The end must eventually come to all things, including webcomics, but I still find myself missing that which has come before. Sometimes there’s another comic that can fill the space (as Jeph Jacques’s main project, Questionable Content, for example, also follows the lives of an expanding cast of eccentric twenty-somethings making their post-college way) even as you see how the story arc has come to its logical end. In the case of Gran’s protagonist, Eve Ning, the axis of her life has always been the struggling organic grocery where she works. With the destruction of the grocery store, her story is no longer constrained by the former boundaries of her life. She has transcended her own narrative. Nothing about the character or her life at the comic’s conclusion resembles the character or life of page-one Eve.

Ariel finds a freaking secret room in her house.

But why, I wondered, did Alice Grove need to end? Jacques could have chosen to write new chapters in the lives of characters who became very real in a very short time. Where would I go now for a weekly fix of outer space, secrets, and sarcasm? And why didn’t Spinester want to keep posting sick, hilarious riffs off popular culture and modern sentiment? When I went back to search for clues, I discovered that the answer to the latter question might also be the answer to the former.
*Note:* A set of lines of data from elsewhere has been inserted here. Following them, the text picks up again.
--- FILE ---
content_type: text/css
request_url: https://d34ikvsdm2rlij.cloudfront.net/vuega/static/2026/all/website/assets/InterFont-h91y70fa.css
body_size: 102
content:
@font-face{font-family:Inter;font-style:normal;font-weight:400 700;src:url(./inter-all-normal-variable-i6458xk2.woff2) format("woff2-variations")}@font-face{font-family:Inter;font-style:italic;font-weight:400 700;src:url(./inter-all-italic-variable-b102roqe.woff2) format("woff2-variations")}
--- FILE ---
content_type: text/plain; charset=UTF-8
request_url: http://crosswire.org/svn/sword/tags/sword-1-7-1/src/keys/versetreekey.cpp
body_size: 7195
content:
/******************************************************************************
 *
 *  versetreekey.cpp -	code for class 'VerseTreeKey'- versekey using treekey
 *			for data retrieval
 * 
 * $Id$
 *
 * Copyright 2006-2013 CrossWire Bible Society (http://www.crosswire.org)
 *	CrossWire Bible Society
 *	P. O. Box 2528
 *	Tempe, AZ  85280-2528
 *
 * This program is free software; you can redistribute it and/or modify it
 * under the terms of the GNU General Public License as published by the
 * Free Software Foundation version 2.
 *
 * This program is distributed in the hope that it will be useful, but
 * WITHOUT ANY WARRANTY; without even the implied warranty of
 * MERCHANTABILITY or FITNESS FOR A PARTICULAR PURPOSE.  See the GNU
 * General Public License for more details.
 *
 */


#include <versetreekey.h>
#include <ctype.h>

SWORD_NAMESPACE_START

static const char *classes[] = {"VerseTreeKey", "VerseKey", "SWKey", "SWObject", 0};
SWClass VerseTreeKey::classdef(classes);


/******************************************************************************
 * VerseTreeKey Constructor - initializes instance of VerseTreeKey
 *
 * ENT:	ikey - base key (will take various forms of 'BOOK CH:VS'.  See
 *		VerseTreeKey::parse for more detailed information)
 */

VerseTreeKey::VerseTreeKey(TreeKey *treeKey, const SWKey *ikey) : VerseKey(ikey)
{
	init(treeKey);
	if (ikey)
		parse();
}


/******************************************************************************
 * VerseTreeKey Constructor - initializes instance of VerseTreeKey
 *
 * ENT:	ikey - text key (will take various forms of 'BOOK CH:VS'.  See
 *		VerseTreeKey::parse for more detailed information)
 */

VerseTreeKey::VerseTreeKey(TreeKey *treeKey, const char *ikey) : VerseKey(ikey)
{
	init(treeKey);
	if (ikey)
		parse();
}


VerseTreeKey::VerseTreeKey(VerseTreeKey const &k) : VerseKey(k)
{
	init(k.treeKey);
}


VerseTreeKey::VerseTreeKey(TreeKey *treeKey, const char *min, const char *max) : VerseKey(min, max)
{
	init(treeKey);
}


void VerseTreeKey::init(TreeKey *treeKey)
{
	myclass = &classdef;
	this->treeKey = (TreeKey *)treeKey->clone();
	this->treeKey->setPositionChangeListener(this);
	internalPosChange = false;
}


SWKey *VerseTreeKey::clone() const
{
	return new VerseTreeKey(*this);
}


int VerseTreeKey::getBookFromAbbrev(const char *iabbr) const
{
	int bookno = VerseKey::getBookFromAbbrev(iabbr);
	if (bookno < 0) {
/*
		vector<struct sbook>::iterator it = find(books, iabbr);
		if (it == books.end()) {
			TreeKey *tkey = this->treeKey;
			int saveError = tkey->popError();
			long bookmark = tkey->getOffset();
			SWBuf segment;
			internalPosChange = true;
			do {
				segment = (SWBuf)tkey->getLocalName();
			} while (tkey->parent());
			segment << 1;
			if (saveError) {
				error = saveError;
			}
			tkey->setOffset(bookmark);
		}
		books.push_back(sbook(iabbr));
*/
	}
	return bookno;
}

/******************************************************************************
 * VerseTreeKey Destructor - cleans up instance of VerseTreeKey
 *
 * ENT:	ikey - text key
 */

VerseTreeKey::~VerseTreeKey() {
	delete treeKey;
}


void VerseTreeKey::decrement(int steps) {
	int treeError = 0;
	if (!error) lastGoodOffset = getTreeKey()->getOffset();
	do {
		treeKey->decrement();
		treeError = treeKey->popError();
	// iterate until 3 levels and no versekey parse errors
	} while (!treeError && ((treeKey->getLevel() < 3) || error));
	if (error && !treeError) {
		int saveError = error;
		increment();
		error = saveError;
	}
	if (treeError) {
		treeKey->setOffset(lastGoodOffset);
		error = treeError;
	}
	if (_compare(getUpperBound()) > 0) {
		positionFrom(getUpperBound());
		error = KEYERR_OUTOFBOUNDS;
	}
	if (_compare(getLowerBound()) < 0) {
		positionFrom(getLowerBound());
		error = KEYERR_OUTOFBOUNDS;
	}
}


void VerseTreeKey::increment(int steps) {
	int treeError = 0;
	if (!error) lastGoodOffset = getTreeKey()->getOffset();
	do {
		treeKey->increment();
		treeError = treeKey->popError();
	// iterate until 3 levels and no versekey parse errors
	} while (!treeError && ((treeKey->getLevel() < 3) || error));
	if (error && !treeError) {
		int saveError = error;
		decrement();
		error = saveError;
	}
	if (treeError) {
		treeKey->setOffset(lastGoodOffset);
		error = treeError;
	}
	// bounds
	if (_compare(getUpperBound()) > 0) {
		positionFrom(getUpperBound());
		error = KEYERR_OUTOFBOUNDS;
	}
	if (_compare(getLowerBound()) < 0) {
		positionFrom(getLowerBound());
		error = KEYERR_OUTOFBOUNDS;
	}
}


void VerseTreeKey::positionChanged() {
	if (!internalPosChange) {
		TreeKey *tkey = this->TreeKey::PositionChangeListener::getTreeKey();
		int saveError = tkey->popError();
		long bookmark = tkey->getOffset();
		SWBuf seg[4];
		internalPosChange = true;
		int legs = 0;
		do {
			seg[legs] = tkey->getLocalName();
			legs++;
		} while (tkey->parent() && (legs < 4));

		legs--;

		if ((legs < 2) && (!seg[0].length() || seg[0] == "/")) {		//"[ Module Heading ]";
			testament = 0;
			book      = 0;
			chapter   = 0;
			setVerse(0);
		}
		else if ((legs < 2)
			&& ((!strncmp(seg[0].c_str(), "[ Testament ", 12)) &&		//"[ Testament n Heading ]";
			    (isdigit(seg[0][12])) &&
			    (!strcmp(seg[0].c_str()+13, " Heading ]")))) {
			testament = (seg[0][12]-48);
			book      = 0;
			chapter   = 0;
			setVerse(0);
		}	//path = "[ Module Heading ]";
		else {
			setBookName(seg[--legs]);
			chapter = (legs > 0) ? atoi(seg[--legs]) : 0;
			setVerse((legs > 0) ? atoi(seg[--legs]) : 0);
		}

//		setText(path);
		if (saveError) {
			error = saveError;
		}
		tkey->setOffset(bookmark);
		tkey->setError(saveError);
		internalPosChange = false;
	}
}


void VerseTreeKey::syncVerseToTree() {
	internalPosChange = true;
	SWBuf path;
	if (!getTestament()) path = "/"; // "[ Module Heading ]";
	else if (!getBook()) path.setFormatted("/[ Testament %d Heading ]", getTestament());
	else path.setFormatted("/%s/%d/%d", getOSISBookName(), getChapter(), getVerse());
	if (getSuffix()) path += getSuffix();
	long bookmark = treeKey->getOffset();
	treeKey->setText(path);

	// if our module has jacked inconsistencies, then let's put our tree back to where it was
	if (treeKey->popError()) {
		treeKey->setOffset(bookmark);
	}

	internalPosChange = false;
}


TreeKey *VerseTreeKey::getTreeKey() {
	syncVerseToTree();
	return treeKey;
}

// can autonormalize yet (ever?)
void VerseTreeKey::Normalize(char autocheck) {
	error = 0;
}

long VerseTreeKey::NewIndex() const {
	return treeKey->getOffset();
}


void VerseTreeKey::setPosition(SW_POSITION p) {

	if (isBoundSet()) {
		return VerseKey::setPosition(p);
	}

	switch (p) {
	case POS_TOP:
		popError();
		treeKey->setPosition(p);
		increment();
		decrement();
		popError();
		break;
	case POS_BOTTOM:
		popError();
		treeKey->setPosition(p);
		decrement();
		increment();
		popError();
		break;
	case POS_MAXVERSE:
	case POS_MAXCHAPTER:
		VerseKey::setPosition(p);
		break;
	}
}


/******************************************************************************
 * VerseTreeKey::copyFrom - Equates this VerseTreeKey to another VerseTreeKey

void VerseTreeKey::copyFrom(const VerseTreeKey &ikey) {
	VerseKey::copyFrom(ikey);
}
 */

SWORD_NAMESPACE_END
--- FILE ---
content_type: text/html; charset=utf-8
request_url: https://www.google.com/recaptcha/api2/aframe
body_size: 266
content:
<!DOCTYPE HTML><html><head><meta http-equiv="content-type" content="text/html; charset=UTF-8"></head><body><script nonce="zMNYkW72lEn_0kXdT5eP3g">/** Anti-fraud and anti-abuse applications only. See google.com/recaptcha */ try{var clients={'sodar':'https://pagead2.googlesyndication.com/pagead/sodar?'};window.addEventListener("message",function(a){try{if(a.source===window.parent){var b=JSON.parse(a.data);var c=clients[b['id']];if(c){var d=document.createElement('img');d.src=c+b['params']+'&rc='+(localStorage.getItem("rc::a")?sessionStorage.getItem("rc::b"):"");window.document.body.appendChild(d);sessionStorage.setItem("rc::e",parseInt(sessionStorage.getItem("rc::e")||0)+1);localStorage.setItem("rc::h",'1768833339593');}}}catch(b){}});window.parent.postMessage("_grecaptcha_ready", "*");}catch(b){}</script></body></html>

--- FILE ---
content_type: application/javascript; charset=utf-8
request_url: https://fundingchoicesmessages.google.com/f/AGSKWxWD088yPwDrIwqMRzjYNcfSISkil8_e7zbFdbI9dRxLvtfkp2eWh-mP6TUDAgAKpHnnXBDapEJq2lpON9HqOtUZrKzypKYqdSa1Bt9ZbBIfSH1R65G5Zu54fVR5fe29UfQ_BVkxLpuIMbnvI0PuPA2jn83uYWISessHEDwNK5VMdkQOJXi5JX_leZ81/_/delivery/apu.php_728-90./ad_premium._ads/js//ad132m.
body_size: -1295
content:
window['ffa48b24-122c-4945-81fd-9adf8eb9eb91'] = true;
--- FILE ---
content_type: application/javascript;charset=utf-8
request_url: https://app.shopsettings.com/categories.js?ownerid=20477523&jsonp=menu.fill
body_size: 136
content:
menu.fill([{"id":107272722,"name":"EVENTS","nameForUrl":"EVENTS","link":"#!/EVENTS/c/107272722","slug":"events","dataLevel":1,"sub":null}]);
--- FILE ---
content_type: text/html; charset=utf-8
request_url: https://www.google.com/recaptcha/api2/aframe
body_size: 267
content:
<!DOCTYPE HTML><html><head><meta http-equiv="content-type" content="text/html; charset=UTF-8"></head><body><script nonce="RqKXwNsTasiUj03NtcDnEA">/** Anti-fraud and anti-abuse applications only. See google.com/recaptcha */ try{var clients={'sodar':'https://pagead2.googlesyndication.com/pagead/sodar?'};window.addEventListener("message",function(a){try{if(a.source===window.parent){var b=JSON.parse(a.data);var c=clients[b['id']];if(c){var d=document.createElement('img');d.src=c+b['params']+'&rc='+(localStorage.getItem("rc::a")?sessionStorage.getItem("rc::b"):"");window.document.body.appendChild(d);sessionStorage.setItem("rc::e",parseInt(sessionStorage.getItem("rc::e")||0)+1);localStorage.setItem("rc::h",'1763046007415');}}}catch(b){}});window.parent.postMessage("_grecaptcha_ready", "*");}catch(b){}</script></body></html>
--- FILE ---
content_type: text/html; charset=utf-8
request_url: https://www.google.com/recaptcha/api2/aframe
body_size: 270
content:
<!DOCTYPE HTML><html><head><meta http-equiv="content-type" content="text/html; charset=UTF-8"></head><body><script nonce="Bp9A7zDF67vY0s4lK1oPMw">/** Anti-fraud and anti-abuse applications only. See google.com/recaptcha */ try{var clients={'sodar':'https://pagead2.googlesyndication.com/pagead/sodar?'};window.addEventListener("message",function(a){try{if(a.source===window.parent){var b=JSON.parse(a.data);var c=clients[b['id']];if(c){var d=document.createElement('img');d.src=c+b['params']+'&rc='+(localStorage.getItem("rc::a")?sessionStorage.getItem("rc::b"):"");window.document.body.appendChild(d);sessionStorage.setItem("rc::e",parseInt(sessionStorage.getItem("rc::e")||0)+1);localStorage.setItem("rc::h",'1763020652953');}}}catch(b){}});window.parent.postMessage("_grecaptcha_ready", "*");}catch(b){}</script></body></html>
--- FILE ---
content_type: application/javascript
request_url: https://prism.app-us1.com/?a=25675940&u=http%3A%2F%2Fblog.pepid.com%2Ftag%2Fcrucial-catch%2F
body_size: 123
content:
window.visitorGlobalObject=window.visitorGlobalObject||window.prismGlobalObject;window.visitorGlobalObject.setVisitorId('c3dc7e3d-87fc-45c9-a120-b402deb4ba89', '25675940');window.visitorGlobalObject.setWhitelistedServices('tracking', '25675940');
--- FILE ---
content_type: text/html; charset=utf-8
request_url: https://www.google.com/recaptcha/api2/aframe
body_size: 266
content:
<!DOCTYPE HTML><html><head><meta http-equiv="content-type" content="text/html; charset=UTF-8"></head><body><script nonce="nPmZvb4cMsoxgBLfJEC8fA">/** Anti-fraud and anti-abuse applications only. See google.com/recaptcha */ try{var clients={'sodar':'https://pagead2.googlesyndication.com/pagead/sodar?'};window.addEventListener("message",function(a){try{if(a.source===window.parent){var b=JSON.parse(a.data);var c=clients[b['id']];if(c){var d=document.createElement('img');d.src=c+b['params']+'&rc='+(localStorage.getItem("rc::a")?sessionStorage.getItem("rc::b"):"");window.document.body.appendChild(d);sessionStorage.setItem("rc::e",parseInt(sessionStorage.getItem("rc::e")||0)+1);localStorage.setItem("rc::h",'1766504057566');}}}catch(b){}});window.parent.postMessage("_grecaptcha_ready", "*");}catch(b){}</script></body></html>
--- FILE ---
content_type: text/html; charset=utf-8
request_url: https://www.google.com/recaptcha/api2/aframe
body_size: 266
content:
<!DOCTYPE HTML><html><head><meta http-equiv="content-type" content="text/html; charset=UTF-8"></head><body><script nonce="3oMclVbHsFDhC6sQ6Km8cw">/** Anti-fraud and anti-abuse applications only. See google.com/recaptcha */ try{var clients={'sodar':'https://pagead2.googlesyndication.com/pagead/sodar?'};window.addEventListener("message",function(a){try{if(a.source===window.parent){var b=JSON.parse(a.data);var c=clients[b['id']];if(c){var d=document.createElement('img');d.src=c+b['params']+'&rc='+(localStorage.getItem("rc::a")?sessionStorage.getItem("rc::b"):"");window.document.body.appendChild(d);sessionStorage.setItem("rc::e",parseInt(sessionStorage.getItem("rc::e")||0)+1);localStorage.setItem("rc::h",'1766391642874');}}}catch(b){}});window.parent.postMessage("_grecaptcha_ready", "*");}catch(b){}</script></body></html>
In the blog portion of the comic, which I hadn’t read on my first pass, Spinester announced that he was ending Peppermint Helmet to focus on a new long-format story, Ariel 51. Written in a more traditional graphic novel style, Ariel 51 will publish on a once-a-week schedule, and follow the journey of Ariel Ackley, a conspiracy blogger who turned her back on a promising career in physics after witnessing her father’s death (or kidnapping?) at the hands of what appears to be an alien with glowing red eyes. And that’s just where the weirdness begins. Ariel is going places, and those places promise to be very, very strange. Think Men in Black if Tommy Lee Jones and Will Smith were women.

Sometimes, we’re all about aliens.

Outer space, secrets, and sarcasm, check! Also, there’s the fantasy element: I mean, a twenty-something blogger who never finished her graduate degree gets offered her dream job in a state-of-the-art top-secret fabled science facility without even having to fill out an application? That’s fantasy. But it’s balanced out with elements of realism. For example, there’s plenty of paperwork. For sure, we can expect government lies, technology beyond the current boundaries of science, and some varying degrees of hilarity and horror.

This story is still in its infancy, about thirty-five pages in as I write, but it’s already drawn me into its own mysteries as I start to wonder what extraterrestrial plots Ariel will discover and where that knowledge will take her. Even farther than Alice Grove, I hope.